## Extract provided
Despite the impact on individuals and their ability to work, women are scared of bringing up the menopause in the workplace where the culture still considers it a taboo subject, says Andrew. In the Fawcett Society’s research, half the respondents feel that the menopause is not something you can discuss in the workplace. Furthermore, only 22% disclose their menopause status at work, and even fewer in senior leadership will disclose it – a mere 8%.
3. How does the menopause impact organisations?
The menopause is a problem for talent retention, as it causes older women to leave the workforce earlier than they might do otherwise. This appears to be consistent across other sectors too, says Andrew. The Fawcett Society’s research found that a quarter of employees experiencing the menopause said they are more likely to retire early because of it. “This is really crucial for any industries that have a skills gap.”
Supporting women through the menopause also has clear potential impacts on boosting the amount of women in the leadership pipeline.

## Extracted entries
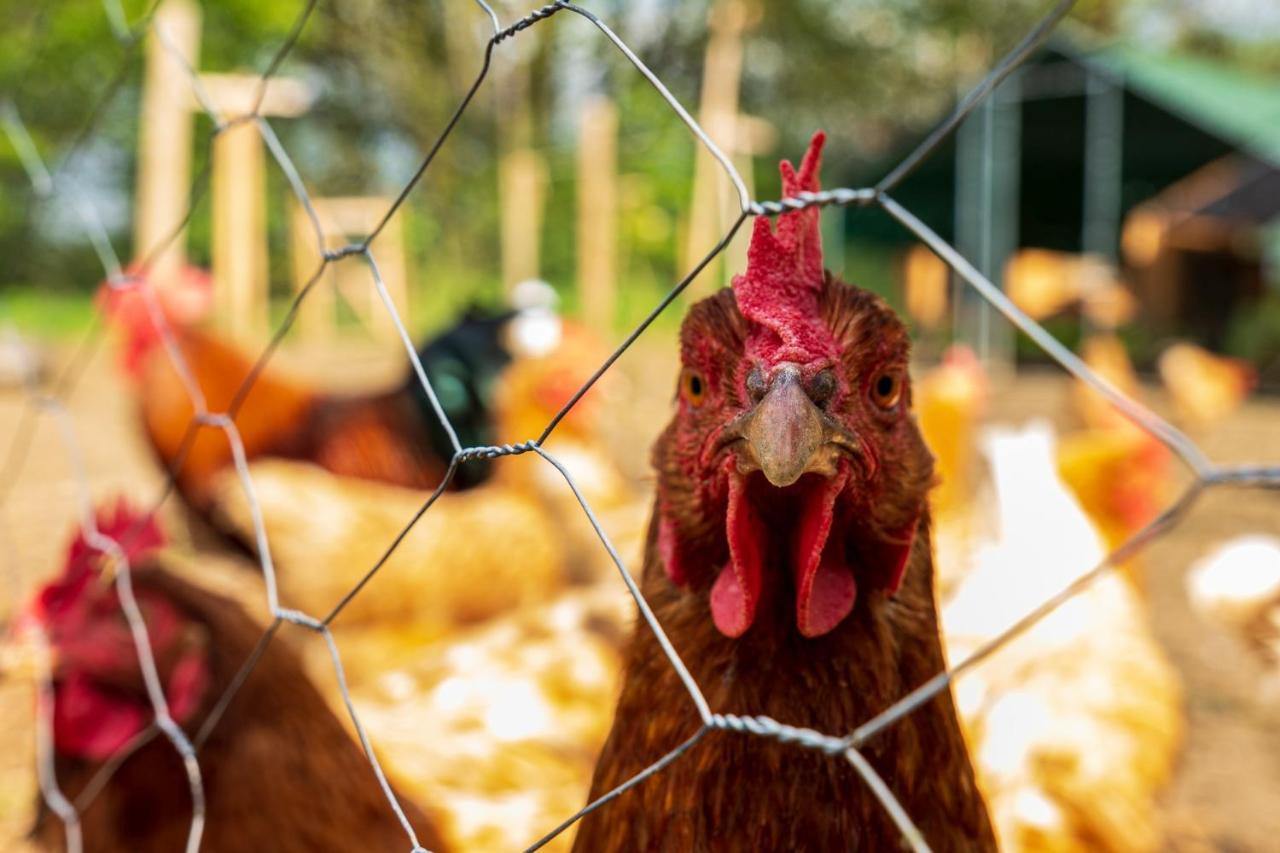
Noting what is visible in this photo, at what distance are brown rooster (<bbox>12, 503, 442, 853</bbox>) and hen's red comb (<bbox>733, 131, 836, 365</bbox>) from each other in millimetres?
760

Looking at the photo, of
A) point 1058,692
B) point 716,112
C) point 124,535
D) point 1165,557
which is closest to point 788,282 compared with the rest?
point 124,535

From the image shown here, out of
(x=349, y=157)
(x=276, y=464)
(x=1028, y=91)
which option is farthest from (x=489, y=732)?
(x=349, y=157)

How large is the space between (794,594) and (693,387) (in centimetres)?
18

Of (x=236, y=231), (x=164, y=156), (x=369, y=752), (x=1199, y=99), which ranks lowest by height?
(x=369, y=752)

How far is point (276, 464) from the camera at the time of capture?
2938mm

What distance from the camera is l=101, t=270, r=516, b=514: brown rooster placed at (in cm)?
322

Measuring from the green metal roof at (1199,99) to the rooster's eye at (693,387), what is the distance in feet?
28.4

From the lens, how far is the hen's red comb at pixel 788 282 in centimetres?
68

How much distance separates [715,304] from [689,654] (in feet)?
0.90

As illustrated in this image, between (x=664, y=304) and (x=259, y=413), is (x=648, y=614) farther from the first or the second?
(x=259, y=413)

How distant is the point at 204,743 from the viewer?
3.81 ft

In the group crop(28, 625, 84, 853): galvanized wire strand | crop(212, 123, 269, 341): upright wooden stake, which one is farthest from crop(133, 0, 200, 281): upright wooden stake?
crop(28, 625, 84, 853): galvanized wire strand

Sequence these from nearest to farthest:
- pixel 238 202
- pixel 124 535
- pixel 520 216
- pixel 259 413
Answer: pixel 124 535 < pixel 259 413 < pixel 238 202 < pixel 520 216

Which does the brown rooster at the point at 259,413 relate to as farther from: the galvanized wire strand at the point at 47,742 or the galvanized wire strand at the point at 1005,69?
the galvanized wire strand at the point at 1005,69
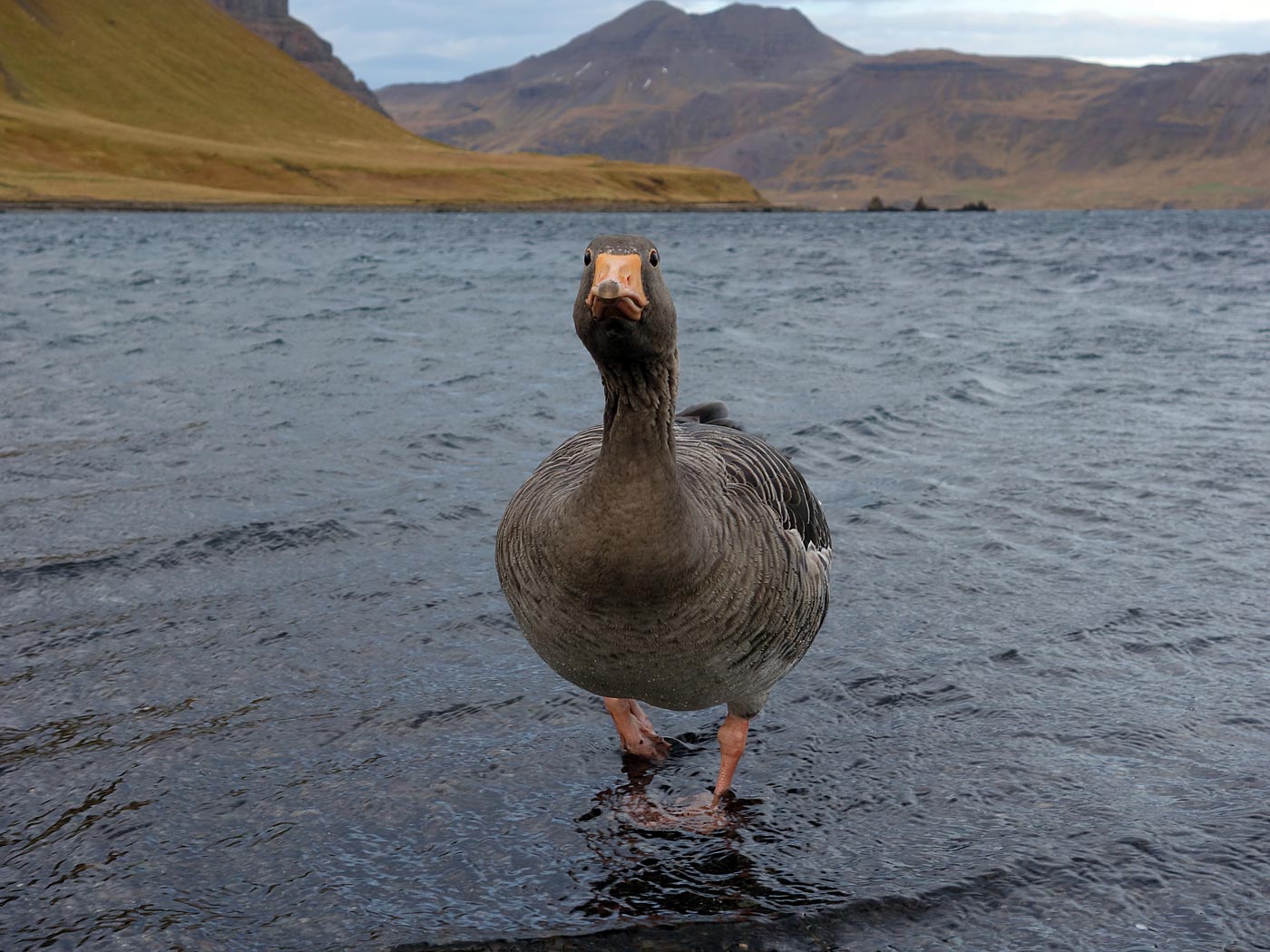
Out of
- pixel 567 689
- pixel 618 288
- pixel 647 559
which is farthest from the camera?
pixel 567 689

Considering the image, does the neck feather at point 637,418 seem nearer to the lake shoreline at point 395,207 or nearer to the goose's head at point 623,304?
the goose's head at point 623,304

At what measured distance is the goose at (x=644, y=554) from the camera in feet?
14.9

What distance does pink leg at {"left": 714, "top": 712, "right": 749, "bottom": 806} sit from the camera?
18.4 feet

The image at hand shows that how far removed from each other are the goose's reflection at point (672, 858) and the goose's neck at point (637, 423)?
184cm

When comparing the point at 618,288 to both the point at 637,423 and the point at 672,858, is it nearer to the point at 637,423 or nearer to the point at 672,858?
the point at 637,423

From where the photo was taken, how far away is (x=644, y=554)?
4527mm

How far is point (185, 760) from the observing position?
18.9 feet

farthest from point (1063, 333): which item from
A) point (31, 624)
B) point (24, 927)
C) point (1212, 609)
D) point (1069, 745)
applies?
point (24, 927)

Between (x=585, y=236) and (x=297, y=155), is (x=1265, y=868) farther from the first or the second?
(x=297, y=155)

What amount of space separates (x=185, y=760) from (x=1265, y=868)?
205 inches

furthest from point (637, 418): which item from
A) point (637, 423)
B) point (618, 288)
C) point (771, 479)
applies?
point (771, 479)

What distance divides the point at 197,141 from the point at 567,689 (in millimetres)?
146249

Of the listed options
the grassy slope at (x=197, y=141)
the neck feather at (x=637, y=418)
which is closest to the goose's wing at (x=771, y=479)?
the neck feather at (x=637, y=418)

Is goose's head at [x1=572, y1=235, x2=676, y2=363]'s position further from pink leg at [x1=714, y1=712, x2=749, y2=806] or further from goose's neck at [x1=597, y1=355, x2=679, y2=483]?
pink leg at [x1=714, y1=712, x2=749, y2=806]
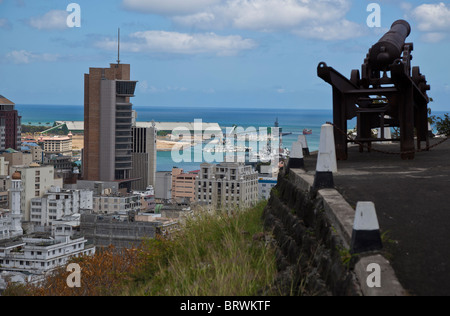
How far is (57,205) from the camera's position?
5134 cm

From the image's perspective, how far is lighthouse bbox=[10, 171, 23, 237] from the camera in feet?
127

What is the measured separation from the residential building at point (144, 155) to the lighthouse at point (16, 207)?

## Exercise
Reproduce the text on menopause at work word for word, from "The menopause is a" to "the leadership pipeline.". The listing comes from a separate source.

## Result of the exercise
The menopause is a problem for talent retention, as it causes older women to leave the workforce earlier than they might do otherwise. This appears to be consistent across other sectors too, says Andrew. The Fawcett Society’s research found that a quarter of employees experiencing the menopause said they are more likely to retire early because of it. “This is really crucial for any industries that have a skills gap.”
Supporting women through the menopause also has clear potential impacts on boosting the amount of women in the leadership pipeline.